Gregmal Posted 5 hours ago Posted 5 hours ago The bigger thing here, the lesson, is again, so what? if we have another conflict and maybe again oil prices temporarily surge to $100-120? What? Then we ll still have the divas whom are ALWAYS screaming about an incoming commodity super cycle keep screaming and telling everyone that we re still “going way higher”? It’s a total joke and as an investor, there’s so many better places to look for real investments…what’s with the obsession with fuckin oil?

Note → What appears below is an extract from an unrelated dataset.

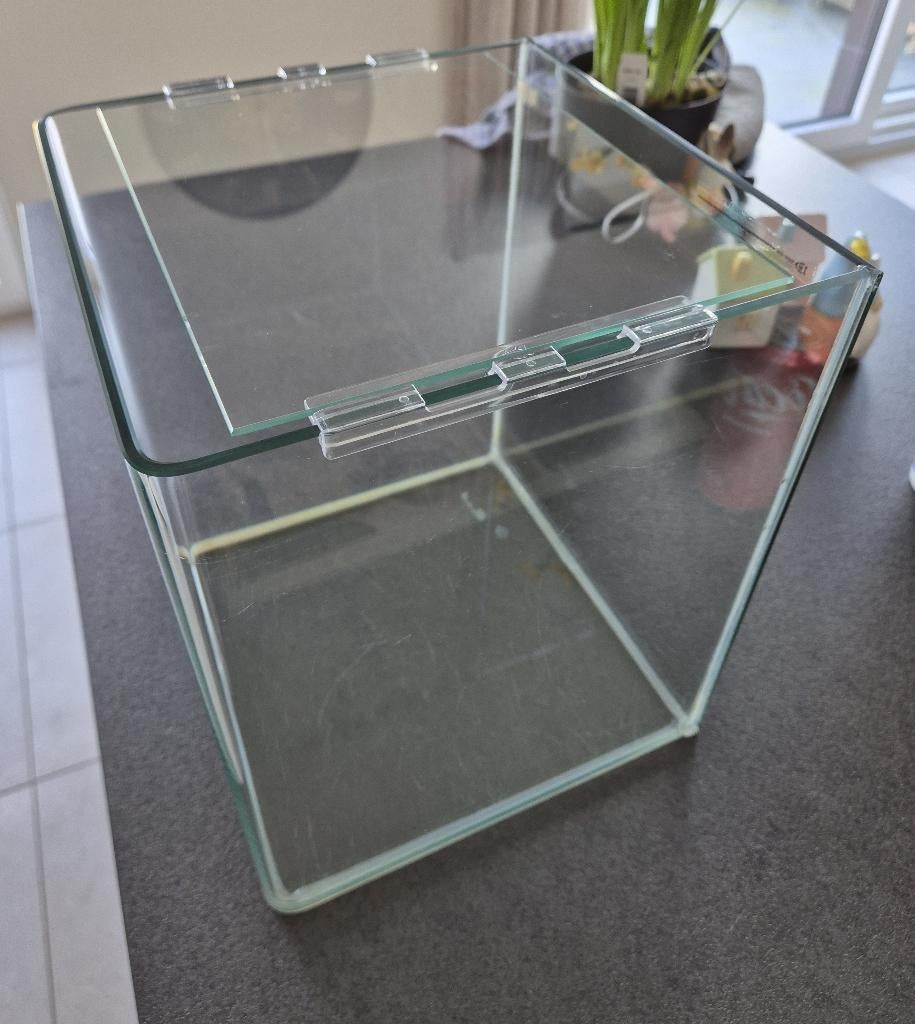 VisAquarium, Ophalen, Zo goed als nieuw, Leeg aquarium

It seems like a cool thing for the Twitter divas and podcasters, but generally speaking, a horrible place to actually try to compound capital. Commodity speculation is gambling; if you’re good at it, you can make a fortune, problem is everyone thinks they’re @SharperDingaan but results wise maybe only 3-5% are.
gfp Posted 4 hours ago Posted 4 hours ago Take your cues from the strongest hand in the game - Berkshire sat on a large position in Chevron, earning T-bill like dividends at a lower tax rate (15.75% effective tax rate vs 21% for t-bill interest income) than bond interest, while maintaining optionality and a natural hedge should oil prices spike on any exogenous event. Oil spikes. Berkshire trims CVX and buys DAL. Oil falls, CVX yield increases... Don't be surprised if Berkshire repurchases some of that CVX it sold on the spike.
yesman182 Posted 3 hours ago Posted 3 hours ago 1 hour ago, gfp said: Take your cues from the strongest hand in the game - Berkshire sat on a large position in Chevron, earning T-bill like dividends at a lower tax rate (15.75% effective tax rate vs 21% for t-bill interest income) than bond interest, while maintaining optionality and a natural hedge should oil prices spike on any exogenous event. Oil spikes. Berkshire trims CVX and buys DAL. Oil falls, CVX yield increases... Don't be surprised if Berkshire repurchases some of that CVX it sold on the spike. I’d love to know when they started selling. You think it was after the conflict started? I was kind of thinking it was before the conflict started. If we see more sales in the next 13f then I will change my opinion.
gfp Posted 1 hour ago Posted 1 hour ago (edited) 1 hour ago, yesman182 said: I’d love to know when they started selling. You think it was after the conflict started? I was kind of thinking it was before the conflict started. If we see more sales in the next 13f then I will change my opinion. Average price received in Q1 CVX sales at National Indemnity was $197.51 with a 3/17 approximate trade date +33% gain on this tranche plus dividends received ------ On DAL, National Indemnity (Ted Weschler) bought $2.48 Billion of Delta stock at $62.277 / share average cost (currently $91.88) Edited 1 hour ago by gfp
Spekulatius Posted 39 minutes ago Posted 39 minutes ago 9 hours ago, Dalal.Holdings said: Is $69 too low? We just went through a geopolitical scenario that was the oil bull doomers’ wet dream and oil peaked at $110? A lot of it because the major powers (USA, China, G7, etc) all coordinated to contain the upside…what that tells you is that the upside in oil is basically capped. Now you have a large amount of DWT moving through the Strait releasing pent up supply back on the markets while you have new pipelines being built to bypass the strait, other global producers who have upped production, majors getting serious about Venezuela, UAE leaving OPEC and maybe Iraq too soo they can pump more oil… $69 ain’t enough to get me interested. And if the Strait normalizes for a while, oil likely heads even lower than before the war… The inventory drawdown wasn’t coordination. China has a large strategic oil reserve and they decided to use it in their own self interest. They avoided the shortages that have plagued counties without reserves like Phillipines and Thailand. The US drew sown their strategic oil reserve further at the same time but for different reasons. The problem is you can draw down reserves only once and than what? I personally like to get back into PBR.A. It has come down some since ai sold it but I like it lower. PBR is nice because the country does its own thing for the better or the worse which provides some diversity on its own.